**** Fragmento seleccionado ****
Imagínense, comencé mi vida laboral en el Banco de Colombia de Tunja, en calidad de mensajero. Como el salario de un mensajero no daba para andar en buseta, pues me tocaba vérmelas con las empinadas calles, que tienen unas subidas como para ir a entregarle un mensaje a San Pedro.
Organizaba muy bien mi salida para que no me tocara estar dando vueltas inútiles y dejaba al final la salida hacia el norte. Lo chévere es que todo era en bajada, pero de regreso, como no tenía para la buseta, me tocaba echar chancleta desde la glorieta hasta la Plazoleta de San Francisco que es donde queda el banco. Obvio, llegaba literalmente con la lengua afuera y con los zapatos a punto de salir corriendo solos. Tal vez en esas infames patoneadas se inspiró el Tuerto López para escribir su célebre poema a los chocatos.
De vez en cuando, y con mi pobre lengua afuera, reseca y tostada, me encontraba con algún antiguo compañero de grado undécimo y lógico, el inevitable tinto y la inevitable, cruel, incómoda, inquisidora y estremecedora pregunta: “¿y usted qué anda haciendo?” Yo trataba de hacerme el pendejo (aún lo soy) y hacía todo lo posible por hacerle ver al amigo que mi situación era transitoria. A veces hasta yo mismo me lo creía, pero veía que el tiempo pasaba, pasaba y nada: la situación transitoria se iba tornando inexorablemente permanente.
Así que arranqué para Bogotá, pero por cosas del destino y, creo yo, de las malas decisiones y los consejos de algunos amigos, me retiré de la Autónoma y terminé manejando un taxi de mi padre en Tunja. De abogado a taxista, qué bien… No me quejo mucho de la vida de taxista, pero ese definitivamente no era el proyecto de vida que había soñado para mí.
Como el tiempo va pasando y la bola va rodando, me tocó con mucha pena dejar la majadería y hacer a un lado las orientaciones de quienes no podían estar dentro de mis viejos y cansados zapatos, y de los sabiondos que creen que con un consejito y una palmadita en la espalda todo queda solucionado.
**** Datos en estudio ****
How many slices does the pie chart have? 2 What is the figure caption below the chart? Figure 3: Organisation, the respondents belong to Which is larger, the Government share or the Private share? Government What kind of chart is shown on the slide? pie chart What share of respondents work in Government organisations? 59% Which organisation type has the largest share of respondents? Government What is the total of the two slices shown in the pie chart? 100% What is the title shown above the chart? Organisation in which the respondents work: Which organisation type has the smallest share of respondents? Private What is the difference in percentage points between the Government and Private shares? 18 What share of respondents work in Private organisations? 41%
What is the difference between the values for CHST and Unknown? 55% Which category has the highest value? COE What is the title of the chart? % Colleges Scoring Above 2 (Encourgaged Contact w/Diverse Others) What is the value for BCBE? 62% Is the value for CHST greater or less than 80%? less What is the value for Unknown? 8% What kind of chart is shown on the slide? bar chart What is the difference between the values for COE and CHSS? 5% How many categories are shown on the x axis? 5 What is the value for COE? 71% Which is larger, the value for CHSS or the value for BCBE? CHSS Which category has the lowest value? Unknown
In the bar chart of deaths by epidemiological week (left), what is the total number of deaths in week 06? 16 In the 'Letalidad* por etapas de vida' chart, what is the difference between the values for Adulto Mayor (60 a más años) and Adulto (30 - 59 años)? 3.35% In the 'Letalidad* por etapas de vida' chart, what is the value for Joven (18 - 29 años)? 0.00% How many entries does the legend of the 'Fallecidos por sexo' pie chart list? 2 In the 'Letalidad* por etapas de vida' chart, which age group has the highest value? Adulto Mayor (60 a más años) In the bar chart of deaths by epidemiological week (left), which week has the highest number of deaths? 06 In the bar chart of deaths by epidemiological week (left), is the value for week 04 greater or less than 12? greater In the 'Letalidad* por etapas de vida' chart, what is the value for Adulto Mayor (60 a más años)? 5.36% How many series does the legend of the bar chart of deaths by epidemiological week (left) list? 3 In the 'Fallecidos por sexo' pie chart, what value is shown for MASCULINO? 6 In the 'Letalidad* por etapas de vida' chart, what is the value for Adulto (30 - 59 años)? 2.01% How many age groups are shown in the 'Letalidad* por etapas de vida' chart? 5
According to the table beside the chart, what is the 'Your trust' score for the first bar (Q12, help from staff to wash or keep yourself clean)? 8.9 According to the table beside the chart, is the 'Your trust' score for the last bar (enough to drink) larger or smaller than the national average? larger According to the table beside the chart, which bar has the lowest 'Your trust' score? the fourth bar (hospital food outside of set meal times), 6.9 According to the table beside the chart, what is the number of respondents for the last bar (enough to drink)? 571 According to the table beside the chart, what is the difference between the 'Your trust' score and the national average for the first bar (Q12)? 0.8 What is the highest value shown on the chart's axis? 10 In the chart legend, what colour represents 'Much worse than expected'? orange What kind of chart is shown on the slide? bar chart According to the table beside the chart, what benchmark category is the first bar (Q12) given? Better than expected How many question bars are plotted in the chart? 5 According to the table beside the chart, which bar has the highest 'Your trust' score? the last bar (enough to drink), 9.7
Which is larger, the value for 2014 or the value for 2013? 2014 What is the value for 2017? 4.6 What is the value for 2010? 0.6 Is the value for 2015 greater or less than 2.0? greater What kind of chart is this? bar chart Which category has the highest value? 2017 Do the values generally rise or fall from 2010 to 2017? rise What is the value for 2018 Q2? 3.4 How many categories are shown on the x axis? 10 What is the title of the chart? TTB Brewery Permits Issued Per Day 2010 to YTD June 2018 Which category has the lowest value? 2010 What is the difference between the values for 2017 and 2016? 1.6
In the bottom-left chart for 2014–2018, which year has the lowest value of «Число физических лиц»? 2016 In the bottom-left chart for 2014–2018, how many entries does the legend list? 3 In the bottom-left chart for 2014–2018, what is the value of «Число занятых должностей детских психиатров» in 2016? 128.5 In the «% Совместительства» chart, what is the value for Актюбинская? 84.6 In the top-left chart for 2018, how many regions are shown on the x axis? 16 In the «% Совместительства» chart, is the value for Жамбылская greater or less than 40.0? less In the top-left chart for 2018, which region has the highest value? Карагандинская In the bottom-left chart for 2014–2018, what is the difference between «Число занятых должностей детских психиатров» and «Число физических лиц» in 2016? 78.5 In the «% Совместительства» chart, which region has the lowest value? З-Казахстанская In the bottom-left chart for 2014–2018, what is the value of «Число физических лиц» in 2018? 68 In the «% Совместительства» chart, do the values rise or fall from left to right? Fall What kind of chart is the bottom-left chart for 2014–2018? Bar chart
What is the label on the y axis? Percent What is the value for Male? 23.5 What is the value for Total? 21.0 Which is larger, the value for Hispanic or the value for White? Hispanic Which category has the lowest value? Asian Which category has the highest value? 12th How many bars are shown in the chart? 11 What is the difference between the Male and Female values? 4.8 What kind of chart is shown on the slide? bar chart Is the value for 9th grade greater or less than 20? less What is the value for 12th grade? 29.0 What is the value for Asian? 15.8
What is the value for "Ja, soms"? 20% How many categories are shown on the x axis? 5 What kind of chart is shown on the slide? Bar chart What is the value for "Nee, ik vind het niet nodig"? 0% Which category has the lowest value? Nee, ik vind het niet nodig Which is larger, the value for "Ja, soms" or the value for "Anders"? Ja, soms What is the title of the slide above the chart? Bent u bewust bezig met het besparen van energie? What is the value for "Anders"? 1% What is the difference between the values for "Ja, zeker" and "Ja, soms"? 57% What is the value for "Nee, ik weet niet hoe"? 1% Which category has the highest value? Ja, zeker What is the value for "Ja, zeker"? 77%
****
- [Aplica lo leído]:
• a. Enumera los adjetivos con que el relato sobre la vida laboral en Tunja califica la pregunta del antiguo compañero de grado undécimo.
• b. Según el relato sobre la vida laboral en Tunja, ¿dónde queda el banco?
• c. Prosigue el relato sobre la vida laboral en Tunja a partir de su última oración.

- [Respuestas escritas]:
• a. inevitable, cruel, incómoda, inquisidora, estremecedora

• b. En la Plazoleta de San Francisco.

• c.
Me paré frente al espejo y puse en su sitio al personaje que allí aparecía: ¡Bueno, idiota! usted… académicamente, ¿Cómo para qué es bueno? ¿En qué le gustaría desempeñarse? ¿Se va a quedar manejando un taxi ajeno toda la vida? ¿Les va a seguir haciendo caso a sus amigotes? ¿Qué es lo que quiere realmente en su vida? ¿Quiere un buen empleo, una buena vida, una buena familia? Pues pellízquese, hermano, sacrifíquese, estudie… Y me tocó pellizcarme.
Es muy fácil embarcarse en un proyecto de vida o un sueño que no nos convenga. Muchos, con aires de búho, alegremente recomiendan: “estudia lo que te haga feliz, lo que te haga sentir pleno, que colme tus sueños”. No lo discuto: si amas tu proyecto de vida y éste te da de comer y una vida digna, pues dale sin miedo.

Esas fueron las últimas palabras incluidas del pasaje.